--- GIVEN DATA Enclosed Below ---

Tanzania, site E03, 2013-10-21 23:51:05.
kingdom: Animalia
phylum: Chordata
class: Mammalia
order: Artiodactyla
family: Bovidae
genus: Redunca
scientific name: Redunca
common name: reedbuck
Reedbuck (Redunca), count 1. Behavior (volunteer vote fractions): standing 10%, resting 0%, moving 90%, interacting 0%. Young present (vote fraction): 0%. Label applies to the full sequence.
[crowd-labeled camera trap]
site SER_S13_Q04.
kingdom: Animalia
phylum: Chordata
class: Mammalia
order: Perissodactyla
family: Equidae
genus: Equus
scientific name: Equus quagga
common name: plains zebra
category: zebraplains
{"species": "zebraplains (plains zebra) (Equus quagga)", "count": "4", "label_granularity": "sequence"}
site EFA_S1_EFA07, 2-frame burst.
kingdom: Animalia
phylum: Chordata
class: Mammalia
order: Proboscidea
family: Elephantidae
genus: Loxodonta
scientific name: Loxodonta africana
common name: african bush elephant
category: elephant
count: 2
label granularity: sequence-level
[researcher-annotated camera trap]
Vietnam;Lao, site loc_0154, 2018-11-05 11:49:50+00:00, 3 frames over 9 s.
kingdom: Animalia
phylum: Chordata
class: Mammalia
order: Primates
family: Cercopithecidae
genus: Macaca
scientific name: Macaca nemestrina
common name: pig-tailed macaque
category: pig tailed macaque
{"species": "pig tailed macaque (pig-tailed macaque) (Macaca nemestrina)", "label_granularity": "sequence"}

--- End of Enclosed GIVEN DATA ---

◆ WORK INSTRUCTIONS
Say how many lines of the records include the string "Equus"; the number alone is enough.

◆ SOLUTION FOR THIS TASK
3